London 2012: G4S recruits angry over Games hiring delays

People recruited by security company G4S to work during the Olympics have spoken of anger and disappointment over their treatment.

UK armed forces have been put on standby because G4S has not trained enough staff in time.

G4S recruits have described being screened and trained, then not hearing any more, while others have spoken of problems with helplines and websites.

The private security firm said its job was "unprecedented and very complex".

'Distraught and angry'

The company is being paid £300m to supply 10,000 guards for the Games, but the BBC understands it cannot now bring in that number.

Anger has been growing for weeks among those involved in G4S's recruitment process.

Nosa Eghobamien, 19, from Watford, has been told that she both has and has not got a job.

She was trained, then told her application had not been accepted, then told to collect her uniform, but earlier was told she is still being screened.

She said: "I was so excited to work there.

Recruits queuing
Recruits queued for their uniforms in Stratford on Tuesday

"It makes me upset and not want to watch the Olympics knowing I could have been working there."

Mike Curtis, of High Wycombe, said his daughter had also been left disappointed.

He said: "She initially undertook training and received a contract to be one of the security staff some time ago, but then received no further information until she received an email at short notice with details of a final training day."

She was unable to attend.

"No alternatives were provided and it was impossible to contact anyone at G4S," he added.

One parent told the BBC that many young people had taken time out of studying for A-levels to complete training for jobs they had not been given.

She said: "For a lot of young people this is their first employment. They are distraught and angry."

Darius Athill, from London, described a "long and laborious" process after applying for a job months ago.

"I went for an interview and was sent for security vetting. I was then told I had passed screening and vetting and that I would hear back from them.

"I was sent contracts and given a login to a website, which didn't work. After calling a helpline and waiting hours to get through they had no idea what I was talking about."
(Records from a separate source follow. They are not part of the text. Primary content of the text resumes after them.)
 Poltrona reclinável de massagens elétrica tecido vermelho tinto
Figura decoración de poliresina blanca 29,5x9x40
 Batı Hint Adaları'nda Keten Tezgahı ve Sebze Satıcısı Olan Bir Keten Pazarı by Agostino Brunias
Chris, from London, said: "I was offered the role of team leader.

'Safe and secure'

"I have now been actively chasing G4S for two months and every time I have called I have been told I will be contacted shortly to arrange training and that I should be patient."

Labour's Tessa Jowell said on Wednesday there was "clearly a serious problem".
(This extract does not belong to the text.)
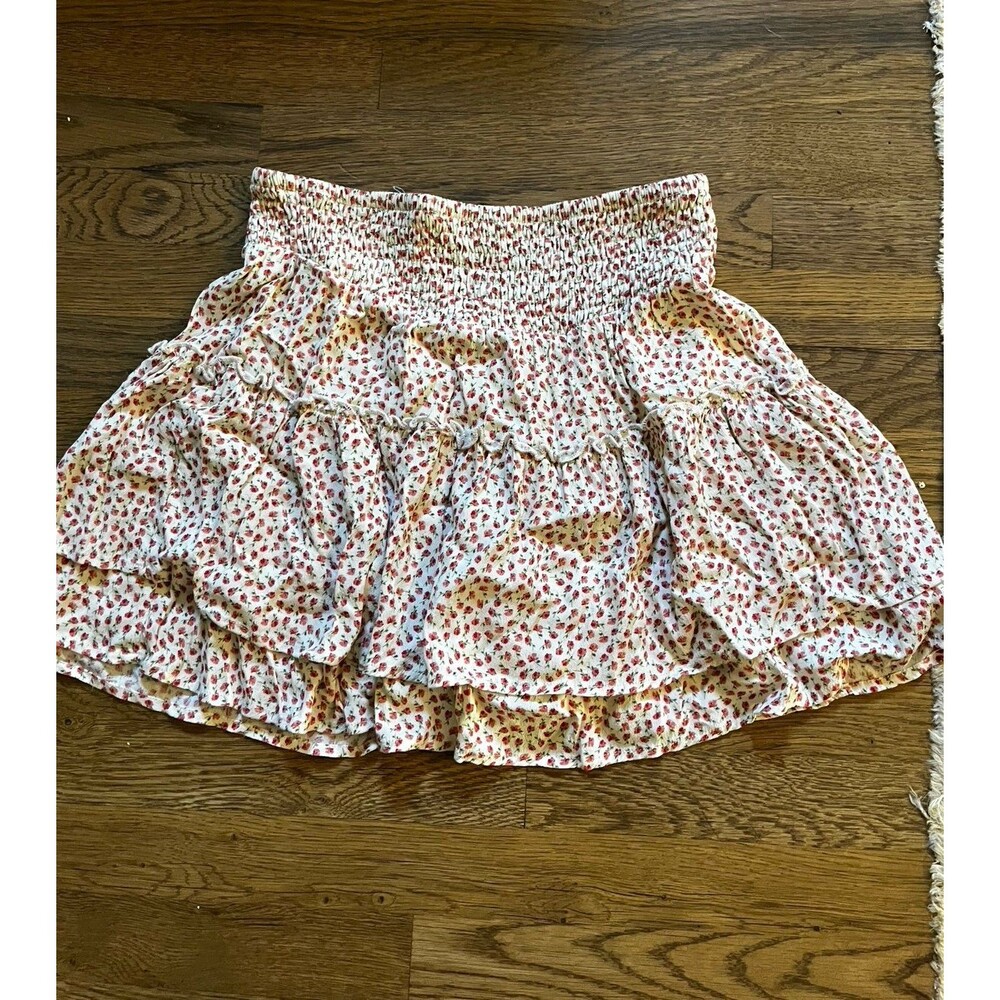 Cottage Core Rosebud Mini Skirt ruffles Sienna Sky  sz L Romantic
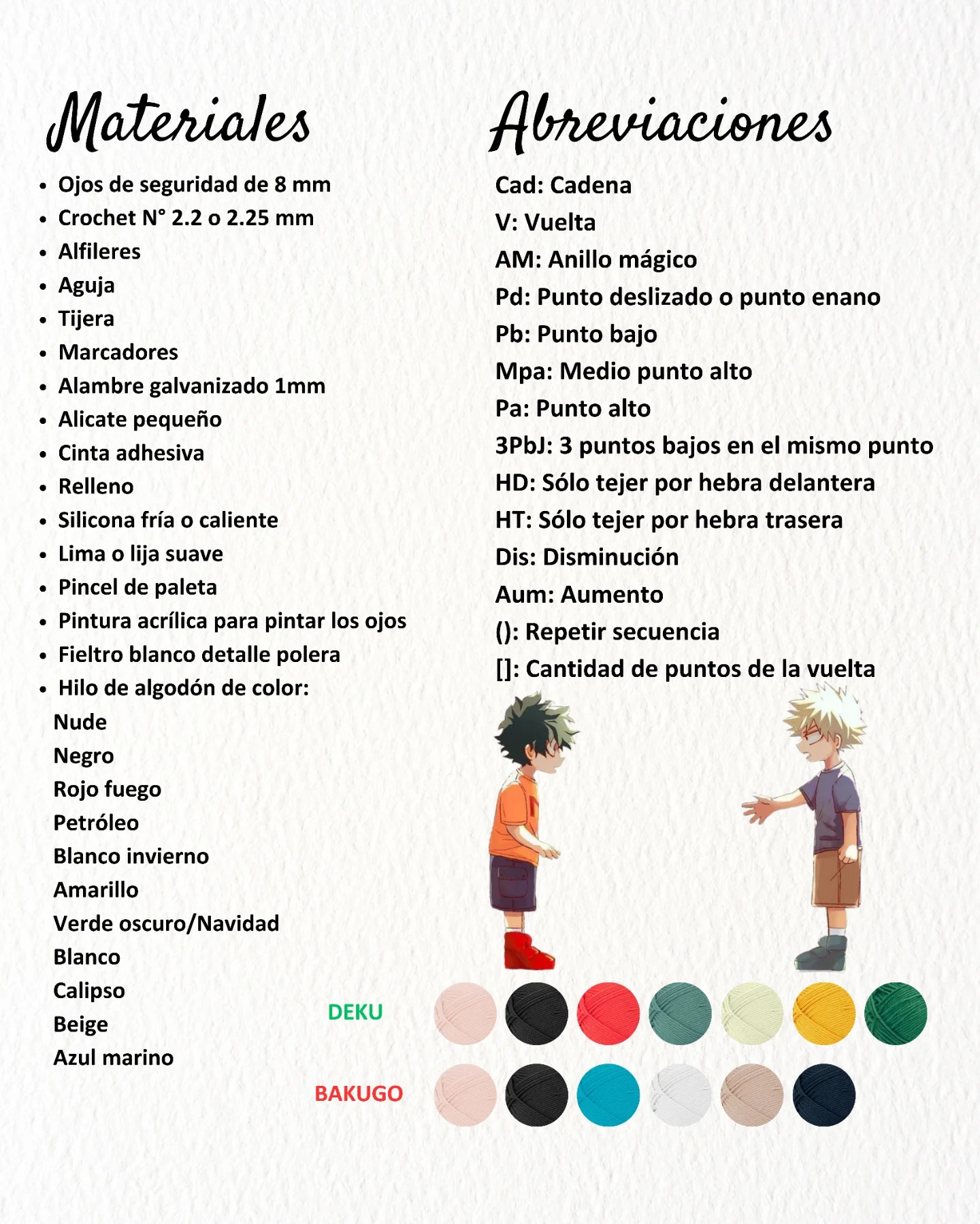 Mini Deku y Bakugo: Patrón amigurumi gratis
Drafting in extra troops could result in some summer leave being cancelled.

Joy Morris, from London, whose son has just returned from a tour of Afghanistan, said she was "disgusted" by the last-minute decision which meant many were having to cancel booked holidays.

She said: "We have known about this event for four years, how dare they leave it until now to do this."

G4S has said it has 4,000 staff working across 100 venues and more than 9,000 still being trained, vetted and accredited.

"We understand the government's decision to bring in additional resources and will work with Locog, the military and other agencies to deliver a safe and secure Games."